Non è un caso che sia una giovane l’autrice di tali riflessioni giacché le donne, ancora più degli uomini, sono le destinatarie delle aspettative di eterna giovinezza, eterna bellezza, eterna seduttività. Non si tratta di un semplice invito, la pressione sociale su questi temi è tale da portare molte – troppe – donne a ritenere che negare il passaggio del tempo, assumere sembianze e atteggiamenti di un’età non propria siano gli unici modi per continuare ad essere parte di una società che si accorge di loro solo se deve vendergli qualcosa. «[…] per le donne anziane vale il diktat che le vuole eternamente giovani. E quando questo diventa impossibile, vengono poste fuori dalla vita sociale, con pensioni dimezzate rispetto agli uomini, relegate – al massimo – nel ruolo di nonne, decisamente e saldamente fuori da ogni potere decisionale», osserva la scrittrice e conduttrice radiofonica Loredana Lipperini nel suo illuminante saggio (ricco di dati) Non è un Paese per vecchie (Feltrinelli, 2010, pagina 25). «[…] si passa dalla giovinezza alla morte quasi di colpo, e la vecchiaia diventa una piccolissima zona prima della sparizione. Ma in quella piccolissima zona, che può durare anni, si scompare anzitempo. Si diventa invisibili. Si viene espulsi», argomenta ancora Lipperini (pagina 15).

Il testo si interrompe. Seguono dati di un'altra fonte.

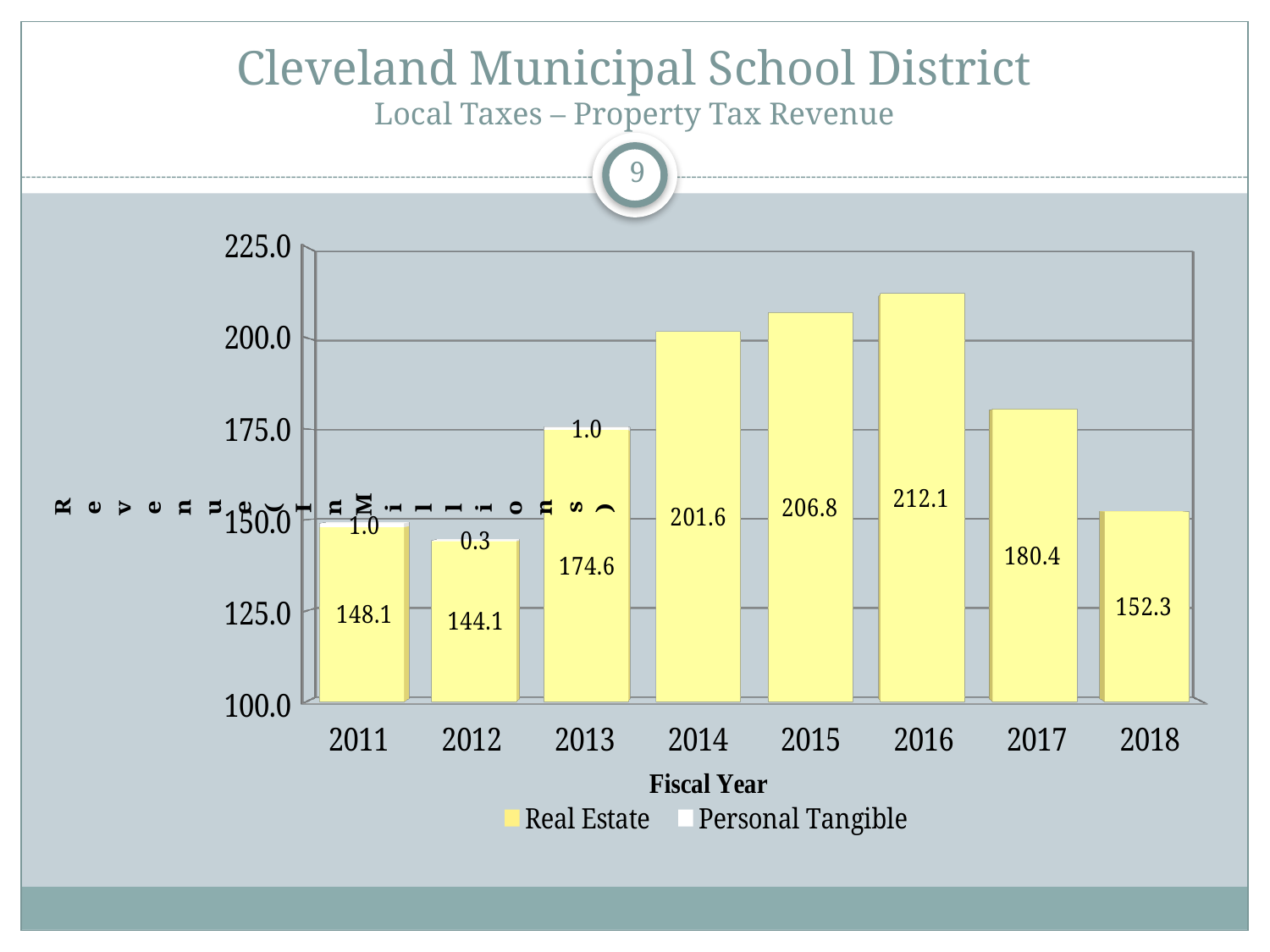
Is the Real Estate revenue larger in 2014 or in 2018? 2014 What is the Personal Tangible value shown for fiscal year 2012? 0.3 How many fiscal years are shown on the x axis? 8 What is the total of the stacked bar for fiscal year 2011 (Real Estate plus Personal Tangible)? 149.1 Which fiscal year has the highest Real Estate revenue? 2016 How many series does the legend list? 2 What is the difference between the Real Estate revenue in 2016 and in 2017? 31.7 What kind of chart is shown on the slide? bar chart What is the Real Estate property tax revenue for fiscal year 2012? 144.1 Is the Real Estate revenue for 2013 greater or less than 175.0? less What is the Real Estate property tax revenue for fiscal year 2016? 212.1 Which fiscal year has the lowest Real Estate revenue? 2012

Inutile dire che in questo contesto la situazione delle donne con disabilità diventa ancora più insostenibile. Se in gioventù il fattore che sovrastava tutte le altre caratteristiche personali era la disabilità, ora l’età concorre a completare l’opera di cancellazione, come se non ci fossero altri criteri da utilizzare come base relazionale. In realtà, a pensarci bene, sarebbe proprio questa la chiave di volta, individuare nella comune appartenenza al genere umano, nei percorsi di vita, negli interessi e nei desideri che non spariscono con l’età gli “agganci” per stare in relazione, per includere invece di escludere.

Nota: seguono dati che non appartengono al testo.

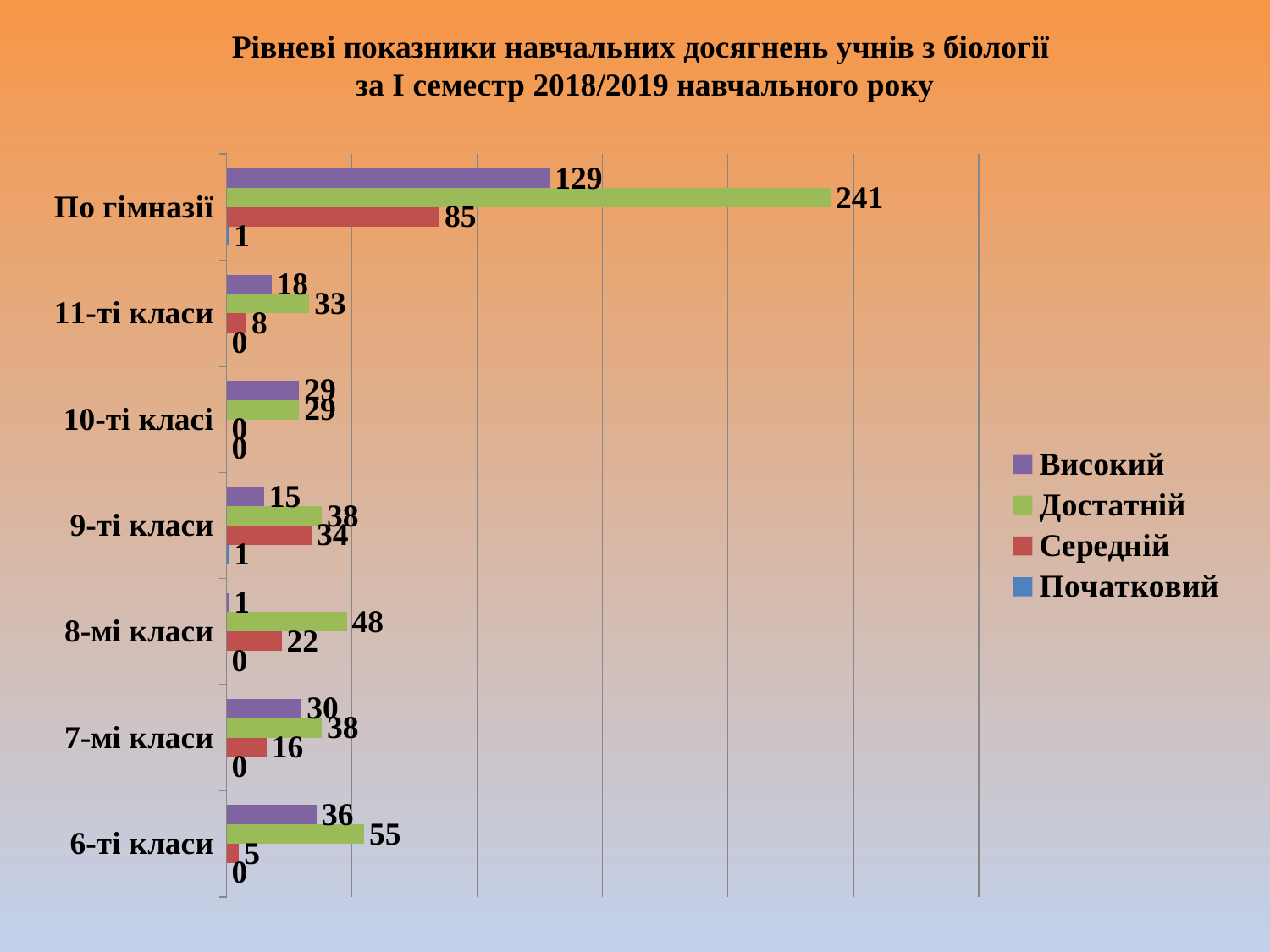
Among the class categories (excluding По гімназії), which has the lowest Високий value? 8-мі класи What type of chart is shown on the slide? bar chart What is the value of Високий for 8-мі класи? 1 What is the difference between the Достатній values for 6-ті класи and 11-ті класи? 22 What is the difference between the Достатній and Високий values for По гімназії? 112 How many categories are shown on the vertical axis? 7 What is the value of Середній for 9-ті класи? 34 Which category has the highest Достатній value? По гімназії How many series does the legend list? 4 Which series is shown in green in the legend? Достатній Which is larger for 7-мі класи: Високий or Середній? Високий What is the value of Достатній for По гімназії? 241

«Se io penso che è un errore fare della gioventù un valore, neanche vorrei che si pensasse che sto dicendo che la vecchiaia è un valore, perché non lo è. Valori sono, quando lo sono, gli esseri umani, indipendentemente dall’età che hanno», ebbe a dire lo scrittore e Premio Nobel per la letteratura José Saramago (1922-2010) nel 1998. Lo stesso si potrebbe affermare per l’abilità e la disabilità. Trattare gioventù e abilità come valori le ha trasformate in dispositivi di esclusione. Smettere di trattarle come tali apre mondi di possibilità. Disvelare quanto sia delirante questo meccanismo depotenzia la loro attrattiva: siamo sicuri/e di voler assecondare un sistema che prima o dopo ci sbalzerà fuori perché basato sull’irrealtà? Ognuno e ognuna incarna l’età e le disabilità che ha. Non vanno esibite, né camuffate. Semplicemente sono.
*All’interno del progetto FISH Disabilità: la discriminazione non si somma, si moltiplica si sono costituite cinque comunità di pratica impegnate ad indagare altrettante forme di discriminazione multipla: quella relativa al genere e alla disabilità (donne con disabilità), quella sull’età e disabilità (che comprende sia minori che anziani/e con disabilità), quella sulla cittadinanza e disabilità (migranti con disabilità) e quella sull’orientamento sessuale/identità di genere e disabilità (persone con disabilità appartenenti alla comunità LGBT+: lesbiche, gay, bisessuali, transessuali, ecc.).